Monday, June 24, 2013
Book Review: Z: A Novel of Zelda Fitzgerald by Therese Anne Fowler
Author: Therese Anne Fowler
Enjoyment Rating: ***
This book would be rated: PG-13 for general debauchery
As a former English major and English teacher, I thought I knew about Scott and Zelda Fitzgerald. I'd read some of his novels and A Moveable Feast, after all. They were rich and wild and talented and crazy-- the poster children for the 1920s flappers. But reading Z demonstrated just how little I knew about the Fitzgeralds, and how it may be difficult for anyone to know about the intimacies of someone else's marriage.
Z starts out when Zelda is about to graduate from high school and follows the trajectory of her life until Scott's death about twenty years later. It really zones in on the early years of her marriage when everything was bright and shiny and the couple could blow through forty or fifty thousand dollars like it was nothing.
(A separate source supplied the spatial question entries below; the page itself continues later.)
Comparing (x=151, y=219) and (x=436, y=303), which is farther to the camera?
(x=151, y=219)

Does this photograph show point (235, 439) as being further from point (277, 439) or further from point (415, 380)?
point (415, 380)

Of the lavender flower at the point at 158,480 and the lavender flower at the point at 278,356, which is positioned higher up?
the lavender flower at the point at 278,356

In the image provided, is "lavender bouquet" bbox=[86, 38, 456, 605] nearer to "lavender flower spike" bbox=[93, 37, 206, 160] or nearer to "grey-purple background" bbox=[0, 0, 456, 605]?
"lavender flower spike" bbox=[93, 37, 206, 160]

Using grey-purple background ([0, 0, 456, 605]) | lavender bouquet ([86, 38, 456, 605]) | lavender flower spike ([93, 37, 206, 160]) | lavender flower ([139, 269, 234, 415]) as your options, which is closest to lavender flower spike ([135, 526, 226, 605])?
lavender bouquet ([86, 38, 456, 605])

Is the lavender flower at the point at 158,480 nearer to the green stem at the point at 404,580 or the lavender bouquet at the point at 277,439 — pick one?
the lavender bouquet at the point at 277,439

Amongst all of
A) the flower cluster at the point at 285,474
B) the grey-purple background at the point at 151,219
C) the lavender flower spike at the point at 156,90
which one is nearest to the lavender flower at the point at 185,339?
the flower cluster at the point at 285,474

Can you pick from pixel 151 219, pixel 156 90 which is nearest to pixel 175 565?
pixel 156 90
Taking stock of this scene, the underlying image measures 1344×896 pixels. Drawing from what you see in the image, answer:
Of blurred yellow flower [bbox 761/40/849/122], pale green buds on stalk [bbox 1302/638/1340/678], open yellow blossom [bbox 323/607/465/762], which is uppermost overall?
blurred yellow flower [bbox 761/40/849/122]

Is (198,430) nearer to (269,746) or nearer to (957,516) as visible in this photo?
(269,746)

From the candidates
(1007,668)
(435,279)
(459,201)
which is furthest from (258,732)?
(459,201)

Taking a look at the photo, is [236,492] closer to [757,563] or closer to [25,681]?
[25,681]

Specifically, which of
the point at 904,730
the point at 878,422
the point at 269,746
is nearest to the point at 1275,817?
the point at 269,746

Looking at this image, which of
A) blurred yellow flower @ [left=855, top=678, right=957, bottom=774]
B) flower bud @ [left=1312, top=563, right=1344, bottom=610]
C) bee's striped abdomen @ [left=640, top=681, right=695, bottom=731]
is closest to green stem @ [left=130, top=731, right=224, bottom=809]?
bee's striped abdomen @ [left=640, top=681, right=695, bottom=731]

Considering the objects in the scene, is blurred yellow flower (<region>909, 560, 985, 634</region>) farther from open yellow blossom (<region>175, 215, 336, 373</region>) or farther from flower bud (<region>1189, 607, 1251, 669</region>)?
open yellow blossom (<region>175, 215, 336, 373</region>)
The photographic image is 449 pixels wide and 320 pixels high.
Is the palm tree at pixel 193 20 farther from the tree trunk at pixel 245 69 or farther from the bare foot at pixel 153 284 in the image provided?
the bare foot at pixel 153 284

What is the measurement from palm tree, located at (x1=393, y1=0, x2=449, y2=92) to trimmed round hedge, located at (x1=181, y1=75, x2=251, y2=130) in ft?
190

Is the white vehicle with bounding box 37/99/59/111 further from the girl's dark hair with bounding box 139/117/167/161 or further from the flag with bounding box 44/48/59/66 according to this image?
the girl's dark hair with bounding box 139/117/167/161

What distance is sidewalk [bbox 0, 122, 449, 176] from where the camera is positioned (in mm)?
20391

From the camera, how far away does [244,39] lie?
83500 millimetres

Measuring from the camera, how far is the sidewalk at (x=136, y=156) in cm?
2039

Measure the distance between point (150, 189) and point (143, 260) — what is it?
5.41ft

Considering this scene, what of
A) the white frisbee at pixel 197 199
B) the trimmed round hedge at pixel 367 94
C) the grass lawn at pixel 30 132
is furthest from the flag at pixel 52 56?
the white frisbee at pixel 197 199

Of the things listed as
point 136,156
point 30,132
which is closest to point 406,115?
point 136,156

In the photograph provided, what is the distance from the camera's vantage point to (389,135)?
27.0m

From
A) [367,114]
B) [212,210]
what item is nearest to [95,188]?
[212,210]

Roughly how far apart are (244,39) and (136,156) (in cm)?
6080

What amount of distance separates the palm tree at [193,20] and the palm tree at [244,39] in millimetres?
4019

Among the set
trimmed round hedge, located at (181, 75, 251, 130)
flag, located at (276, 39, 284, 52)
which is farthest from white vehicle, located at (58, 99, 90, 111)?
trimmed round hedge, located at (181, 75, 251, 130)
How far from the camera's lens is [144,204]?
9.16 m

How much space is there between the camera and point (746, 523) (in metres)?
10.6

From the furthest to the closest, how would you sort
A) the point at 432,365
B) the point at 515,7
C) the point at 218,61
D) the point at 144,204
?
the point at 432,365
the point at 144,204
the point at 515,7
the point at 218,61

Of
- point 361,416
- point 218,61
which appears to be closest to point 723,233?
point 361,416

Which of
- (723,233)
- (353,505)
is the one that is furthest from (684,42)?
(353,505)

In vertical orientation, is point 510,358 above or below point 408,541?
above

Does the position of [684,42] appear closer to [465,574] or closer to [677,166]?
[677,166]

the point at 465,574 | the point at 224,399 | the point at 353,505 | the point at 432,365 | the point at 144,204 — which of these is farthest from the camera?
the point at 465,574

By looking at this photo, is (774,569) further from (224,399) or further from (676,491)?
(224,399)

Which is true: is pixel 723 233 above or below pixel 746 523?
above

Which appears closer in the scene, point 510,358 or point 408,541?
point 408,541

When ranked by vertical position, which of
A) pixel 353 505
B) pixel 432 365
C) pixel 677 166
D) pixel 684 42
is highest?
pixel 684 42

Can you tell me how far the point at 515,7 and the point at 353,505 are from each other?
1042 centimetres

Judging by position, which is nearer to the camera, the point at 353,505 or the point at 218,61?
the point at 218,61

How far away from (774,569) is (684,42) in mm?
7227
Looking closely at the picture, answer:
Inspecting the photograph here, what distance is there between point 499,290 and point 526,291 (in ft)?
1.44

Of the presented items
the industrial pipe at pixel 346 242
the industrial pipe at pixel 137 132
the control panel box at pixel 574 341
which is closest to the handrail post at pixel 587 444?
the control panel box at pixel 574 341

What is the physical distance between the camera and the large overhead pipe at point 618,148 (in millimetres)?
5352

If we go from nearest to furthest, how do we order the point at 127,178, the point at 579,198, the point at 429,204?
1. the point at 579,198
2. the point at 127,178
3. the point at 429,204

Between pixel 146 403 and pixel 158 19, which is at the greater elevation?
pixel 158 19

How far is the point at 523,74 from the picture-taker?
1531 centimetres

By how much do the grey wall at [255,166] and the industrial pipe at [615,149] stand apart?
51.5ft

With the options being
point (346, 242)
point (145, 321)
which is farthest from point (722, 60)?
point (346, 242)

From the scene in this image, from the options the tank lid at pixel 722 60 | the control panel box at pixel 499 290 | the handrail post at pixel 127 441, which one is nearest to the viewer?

The thing that surprised me most about Z was the universality of ambition and ego. Scott reminded me so much of some of the guys I went to grad school with-- guys who were going to be WRITERS. I don't mean that there weren't women who wanted to be writers (this was an MFA program, after all), but rather than just writing, it seemed that Scott was somewhat caught up in the celebrity of what it meant to be a WRITER, to the point that actually writing became secondary. I was also struck by the way that Fowler was able to capture the way that Scott's ego increased and created a lot of the anxiety problems Zelda suffered from, and then he used those problems to justify his own bad behavior. It's been several weeks since I read the book, and now that I look back on it, what I remember most is how it was an insight into a marriage even more than an insight into Zelda herself. Which I guess is fitting, since she often felt that her marriage both brought her fame and limited her potential.